Dead solid perfect, you are right on the mark. I could not agree more: this forum is over the top informative and formative. A never-ending Lazy Susan of energetic ideas and novel perspectives.

 

Let me carom off of some of the doors of discussion you open. Color field painting! Yes! I really should not categorize my paired photographs as diptychs because that implies an entirely different lineage, the 11th century religious altar, which is a whole other discussion. They are more appropriately constructed fields of color.

 

The frame of my color field constructs is “to look at the overlooked” and consider the uncommon in the commonplace.

 

Eggleston focuses his vision on a catalog of the banal, mundane object/place much to the chagrin of Ansel Adams who dismisses Eggleston‘s aesthetic. Consider Eggleston’s color photograph of empty gallon plastic water containers on a dirt road as opposed to Adams’s iconic black-and-white photograph of Half Dome in Yosemite Valley. Eggleston defines an aesthetic grounded in urban objects/places that echoes Duchamp’s celebration of what he called the ready-made, such as a common urinal, as art because as an artist, he says that it is art.

 

With my color constructs, I’m playing with planes of color as subject/content rather than image as identifiable object/portrait. Ferdinand de Saussure postulated that we learn what colors are by what they are not; red is the color red because it is not blue, yellow, or green. Even though there is a sense of realism in the planes of color in my photographs—identifiable textures and form, sometimes reflections— I am trying to minimize this recognizability of the thing itself and emphasize contrasting colors as the subject, instead.

Records shown ::

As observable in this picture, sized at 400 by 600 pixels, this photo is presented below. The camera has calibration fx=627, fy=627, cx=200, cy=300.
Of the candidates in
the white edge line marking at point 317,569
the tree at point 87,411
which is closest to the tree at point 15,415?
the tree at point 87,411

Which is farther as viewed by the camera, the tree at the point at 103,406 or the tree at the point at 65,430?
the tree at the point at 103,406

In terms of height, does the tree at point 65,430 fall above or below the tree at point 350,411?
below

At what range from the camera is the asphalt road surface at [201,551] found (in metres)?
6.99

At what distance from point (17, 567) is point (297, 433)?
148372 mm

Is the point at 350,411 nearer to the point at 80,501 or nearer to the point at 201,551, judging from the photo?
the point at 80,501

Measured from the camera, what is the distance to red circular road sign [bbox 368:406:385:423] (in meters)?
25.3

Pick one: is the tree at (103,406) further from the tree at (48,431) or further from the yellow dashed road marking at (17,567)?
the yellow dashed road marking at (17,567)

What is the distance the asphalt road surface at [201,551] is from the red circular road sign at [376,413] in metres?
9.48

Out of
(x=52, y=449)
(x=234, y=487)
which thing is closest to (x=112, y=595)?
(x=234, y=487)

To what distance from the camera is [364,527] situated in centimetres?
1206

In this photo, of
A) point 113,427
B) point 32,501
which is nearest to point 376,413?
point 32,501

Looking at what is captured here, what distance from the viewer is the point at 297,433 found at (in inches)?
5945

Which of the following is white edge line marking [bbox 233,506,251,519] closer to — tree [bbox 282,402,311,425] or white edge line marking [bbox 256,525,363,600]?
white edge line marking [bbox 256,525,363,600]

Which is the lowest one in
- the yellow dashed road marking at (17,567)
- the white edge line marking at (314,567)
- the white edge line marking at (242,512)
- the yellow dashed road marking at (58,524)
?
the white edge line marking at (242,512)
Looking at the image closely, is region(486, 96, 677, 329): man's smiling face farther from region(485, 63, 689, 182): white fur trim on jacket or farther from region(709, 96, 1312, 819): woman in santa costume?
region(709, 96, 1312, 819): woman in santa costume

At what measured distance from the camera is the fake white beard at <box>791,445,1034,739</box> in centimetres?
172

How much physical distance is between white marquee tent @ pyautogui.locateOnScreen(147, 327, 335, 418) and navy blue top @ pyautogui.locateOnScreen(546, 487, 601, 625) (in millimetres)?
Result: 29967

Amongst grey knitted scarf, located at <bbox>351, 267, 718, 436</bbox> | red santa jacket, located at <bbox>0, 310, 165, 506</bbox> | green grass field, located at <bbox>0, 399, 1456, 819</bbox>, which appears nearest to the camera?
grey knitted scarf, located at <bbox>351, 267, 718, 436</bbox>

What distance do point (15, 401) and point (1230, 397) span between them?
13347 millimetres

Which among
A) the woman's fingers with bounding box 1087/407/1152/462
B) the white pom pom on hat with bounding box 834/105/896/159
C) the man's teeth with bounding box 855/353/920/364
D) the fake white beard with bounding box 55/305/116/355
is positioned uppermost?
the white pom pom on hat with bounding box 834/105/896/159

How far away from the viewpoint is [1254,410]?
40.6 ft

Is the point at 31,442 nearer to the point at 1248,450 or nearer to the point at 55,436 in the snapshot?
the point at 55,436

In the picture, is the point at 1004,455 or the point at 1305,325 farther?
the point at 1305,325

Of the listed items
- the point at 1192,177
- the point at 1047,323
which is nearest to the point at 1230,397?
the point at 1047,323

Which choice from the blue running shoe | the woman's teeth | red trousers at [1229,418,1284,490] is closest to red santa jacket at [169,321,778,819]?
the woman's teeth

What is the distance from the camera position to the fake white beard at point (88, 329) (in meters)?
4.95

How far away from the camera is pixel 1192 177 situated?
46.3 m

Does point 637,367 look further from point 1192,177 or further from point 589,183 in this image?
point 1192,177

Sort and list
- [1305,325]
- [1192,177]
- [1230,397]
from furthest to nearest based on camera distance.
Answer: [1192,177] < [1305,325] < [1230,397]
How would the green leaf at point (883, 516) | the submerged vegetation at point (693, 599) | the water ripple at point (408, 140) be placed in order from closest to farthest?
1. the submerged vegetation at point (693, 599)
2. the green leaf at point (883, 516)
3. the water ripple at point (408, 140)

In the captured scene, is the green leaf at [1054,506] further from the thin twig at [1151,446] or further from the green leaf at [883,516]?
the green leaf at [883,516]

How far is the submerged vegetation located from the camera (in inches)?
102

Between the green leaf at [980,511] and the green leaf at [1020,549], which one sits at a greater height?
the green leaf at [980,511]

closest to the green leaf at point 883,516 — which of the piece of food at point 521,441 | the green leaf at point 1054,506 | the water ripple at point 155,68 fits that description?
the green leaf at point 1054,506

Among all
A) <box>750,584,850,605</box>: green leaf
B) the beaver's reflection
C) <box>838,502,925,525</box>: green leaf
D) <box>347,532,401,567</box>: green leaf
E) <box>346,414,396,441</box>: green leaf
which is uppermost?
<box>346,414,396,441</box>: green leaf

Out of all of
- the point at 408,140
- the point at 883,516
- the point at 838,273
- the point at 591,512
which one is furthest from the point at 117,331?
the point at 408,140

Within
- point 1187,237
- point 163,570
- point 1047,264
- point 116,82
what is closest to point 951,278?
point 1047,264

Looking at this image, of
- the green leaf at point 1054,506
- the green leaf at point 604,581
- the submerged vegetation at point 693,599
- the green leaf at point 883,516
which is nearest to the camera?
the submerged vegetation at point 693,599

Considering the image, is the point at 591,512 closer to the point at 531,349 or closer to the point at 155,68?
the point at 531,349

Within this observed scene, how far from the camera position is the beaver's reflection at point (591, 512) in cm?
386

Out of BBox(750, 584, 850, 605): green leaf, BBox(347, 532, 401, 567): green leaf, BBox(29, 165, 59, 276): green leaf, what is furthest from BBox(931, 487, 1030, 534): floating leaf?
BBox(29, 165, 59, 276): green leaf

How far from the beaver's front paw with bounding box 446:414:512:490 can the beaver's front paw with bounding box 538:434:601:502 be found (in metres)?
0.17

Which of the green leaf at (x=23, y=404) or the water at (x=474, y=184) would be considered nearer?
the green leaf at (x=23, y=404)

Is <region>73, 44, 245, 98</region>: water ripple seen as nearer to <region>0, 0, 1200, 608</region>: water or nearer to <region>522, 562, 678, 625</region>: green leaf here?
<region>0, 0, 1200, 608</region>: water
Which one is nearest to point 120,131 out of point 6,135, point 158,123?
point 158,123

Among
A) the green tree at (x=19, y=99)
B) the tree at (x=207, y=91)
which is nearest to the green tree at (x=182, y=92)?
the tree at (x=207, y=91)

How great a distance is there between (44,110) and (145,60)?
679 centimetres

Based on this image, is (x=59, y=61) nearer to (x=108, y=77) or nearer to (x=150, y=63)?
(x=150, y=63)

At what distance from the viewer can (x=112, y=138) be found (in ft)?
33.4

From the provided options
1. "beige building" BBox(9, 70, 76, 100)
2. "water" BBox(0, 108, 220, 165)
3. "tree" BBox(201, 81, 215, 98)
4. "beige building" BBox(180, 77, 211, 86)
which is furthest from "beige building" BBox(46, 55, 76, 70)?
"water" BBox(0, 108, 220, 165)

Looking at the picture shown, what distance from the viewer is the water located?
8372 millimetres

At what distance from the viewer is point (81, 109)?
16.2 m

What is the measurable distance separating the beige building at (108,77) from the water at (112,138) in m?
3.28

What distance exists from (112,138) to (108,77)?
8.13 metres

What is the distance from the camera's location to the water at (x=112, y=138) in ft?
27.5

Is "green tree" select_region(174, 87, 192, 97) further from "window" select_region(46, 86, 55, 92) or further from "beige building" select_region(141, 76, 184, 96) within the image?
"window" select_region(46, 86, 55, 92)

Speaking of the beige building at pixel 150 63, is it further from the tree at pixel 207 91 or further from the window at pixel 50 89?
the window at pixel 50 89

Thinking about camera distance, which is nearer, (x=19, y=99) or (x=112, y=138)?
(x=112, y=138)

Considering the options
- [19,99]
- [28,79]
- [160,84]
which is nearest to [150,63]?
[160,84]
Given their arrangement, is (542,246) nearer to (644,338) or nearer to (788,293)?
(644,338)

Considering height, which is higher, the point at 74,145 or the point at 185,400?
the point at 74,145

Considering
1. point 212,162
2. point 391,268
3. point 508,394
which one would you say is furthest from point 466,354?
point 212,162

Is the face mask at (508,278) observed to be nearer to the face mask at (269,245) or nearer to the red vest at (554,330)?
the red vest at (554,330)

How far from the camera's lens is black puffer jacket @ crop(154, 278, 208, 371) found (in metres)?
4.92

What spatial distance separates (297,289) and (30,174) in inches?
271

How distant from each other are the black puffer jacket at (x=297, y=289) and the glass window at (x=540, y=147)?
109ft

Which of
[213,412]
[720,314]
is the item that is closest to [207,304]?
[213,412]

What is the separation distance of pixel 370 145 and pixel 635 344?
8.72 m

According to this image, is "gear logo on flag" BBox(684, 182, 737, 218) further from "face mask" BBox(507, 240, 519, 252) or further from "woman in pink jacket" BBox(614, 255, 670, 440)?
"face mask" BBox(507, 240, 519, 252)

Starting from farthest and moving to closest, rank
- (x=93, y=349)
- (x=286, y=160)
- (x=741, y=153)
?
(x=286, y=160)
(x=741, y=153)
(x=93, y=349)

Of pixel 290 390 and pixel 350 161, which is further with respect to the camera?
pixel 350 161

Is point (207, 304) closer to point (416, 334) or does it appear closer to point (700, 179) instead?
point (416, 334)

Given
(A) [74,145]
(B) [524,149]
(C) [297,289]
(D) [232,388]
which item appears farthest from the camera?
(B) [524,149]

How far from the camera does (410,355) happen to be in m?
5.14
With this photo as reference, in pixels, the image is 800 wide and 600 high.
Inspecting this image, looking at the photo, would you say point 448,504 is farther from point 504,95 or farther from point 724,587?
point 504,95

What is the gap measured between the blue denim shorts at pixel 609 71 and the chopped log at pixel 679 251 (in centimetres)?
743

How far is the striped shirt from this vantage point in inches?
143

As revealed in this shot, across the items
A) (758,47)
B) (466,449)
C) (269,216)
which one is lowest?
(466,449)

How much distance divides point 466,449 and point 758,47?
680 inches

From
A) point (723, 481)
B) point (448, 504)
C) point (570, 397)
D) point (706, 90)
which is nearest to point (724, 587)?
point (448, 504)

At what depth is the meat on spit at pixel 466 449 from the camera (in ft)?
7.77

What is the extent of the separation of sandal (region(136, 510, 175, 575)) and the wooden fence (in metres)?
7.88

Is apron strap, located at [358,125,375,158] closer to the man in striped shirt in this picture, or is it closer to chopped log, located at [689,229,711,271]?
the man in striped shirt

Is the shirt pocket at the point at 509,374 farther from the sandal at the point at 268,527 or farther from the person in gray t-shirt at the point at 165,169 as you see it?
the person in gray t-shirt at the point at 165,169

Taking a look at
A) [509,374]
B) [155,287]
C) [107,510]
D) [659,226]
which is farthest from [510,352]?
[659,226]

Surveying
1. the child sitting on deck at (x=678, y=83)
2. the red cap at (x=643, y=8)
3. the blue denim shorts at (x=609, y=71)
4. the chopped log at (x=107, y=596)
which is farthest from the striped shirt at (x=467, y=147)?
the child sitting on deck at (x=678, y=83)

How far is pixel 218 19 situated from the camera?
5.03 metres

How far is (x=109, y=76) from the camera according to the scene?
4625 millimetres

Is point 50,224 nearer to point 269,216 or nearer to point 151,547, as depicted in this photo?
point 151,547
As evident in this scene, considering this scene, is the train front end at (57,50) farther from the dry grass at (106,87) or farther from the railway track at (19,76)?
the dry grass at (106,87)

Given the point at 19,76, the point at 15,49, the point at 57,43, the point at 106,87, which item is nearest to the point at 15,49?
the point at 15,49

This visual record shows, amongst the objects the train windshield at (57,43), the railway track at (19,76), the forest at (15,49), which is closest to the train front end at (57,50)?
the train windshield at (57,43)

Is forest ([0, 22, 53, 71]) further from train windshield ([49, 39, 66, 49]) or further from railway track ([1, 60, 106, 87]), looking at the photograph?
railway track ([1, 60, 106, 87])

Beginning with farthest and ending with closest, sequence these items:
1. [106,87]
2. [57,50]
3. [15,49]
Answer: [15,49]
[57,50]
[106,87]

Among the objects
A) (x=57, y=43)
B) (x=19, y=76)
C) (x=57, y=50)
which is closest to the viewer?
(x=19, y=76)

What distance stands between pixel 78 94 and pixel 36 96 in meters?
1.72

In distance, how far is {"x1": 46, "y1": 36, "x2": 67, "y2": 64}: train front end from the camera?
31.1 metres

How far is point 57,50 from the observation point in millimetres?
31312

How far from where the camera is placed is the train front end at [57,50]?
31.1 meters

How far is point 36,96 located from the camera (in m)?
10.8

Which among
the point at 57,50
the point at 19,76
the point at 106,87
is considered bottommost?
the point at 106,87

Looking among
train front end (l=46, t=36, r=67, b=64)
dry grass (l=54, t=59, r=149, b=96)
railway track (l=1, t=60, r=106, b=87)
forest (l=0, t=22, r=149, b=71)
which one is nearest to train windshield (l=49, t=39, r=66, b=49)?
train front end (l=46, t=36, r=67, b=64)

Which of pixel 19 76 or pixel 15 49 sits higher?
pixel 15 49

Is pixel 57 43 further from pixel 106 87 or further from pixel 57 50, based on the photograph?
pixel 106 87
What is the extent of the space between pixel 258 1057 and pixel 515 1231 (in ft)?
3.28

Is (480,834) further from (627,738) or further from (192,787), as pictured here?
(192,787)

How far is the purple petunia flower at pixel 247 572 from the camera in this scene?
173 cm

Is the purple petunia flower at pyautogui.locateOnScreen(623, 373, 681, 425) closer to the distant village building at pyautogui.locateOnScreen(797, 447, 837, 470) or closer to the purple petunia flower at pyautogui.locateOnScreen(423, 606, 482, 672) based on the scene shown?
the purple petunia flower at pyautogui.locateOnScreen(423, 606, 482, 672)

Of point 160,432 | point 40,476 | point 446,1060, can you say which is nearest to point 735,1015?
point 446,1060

Tasks to carry out ::
A) Transcribe the stretch of the post on color field photographs from "Dead solid perfect, you" through "in the commonplace.".
B) In the post on color field photographs, who dismisses Eggleston's aesthetic?
C) Summarize the post on color field photographs in two sentences.

Solutions for each task ::
A)
Dead solid perfect, you are right on the mark. I could not agree more: this forum is over the top informative and formative. A never-ending Lazy Susan of energetic ideas and novel perspectives.

 

Let me carom off of some of the doors of discussion you open. Color field painting! Yes! I really should not categorize my paired photographs as diptychs because that implies an entirely different lineage, the 11th century religious altar, which is a whole other discussion. They are more appropriately constructed fields of color.

 

The frame of my color field constructs is “to look at the overlooked” and consider the uncommon in the commonplace.

B) Ansel Adams

C) The writer says the paired photographs should be called constructed fields of color rather than diptychs, framed by the aim "to look at the overlooked" and consider the uncommon in the commonplace. Drawing on Eggleston's catalog of banal objects and places, Duchamp's ready-made, and Saussure's idea that colors are learned by what they are not, the writer treats contrasting planes of color, rather than recognizable objects, as the subject.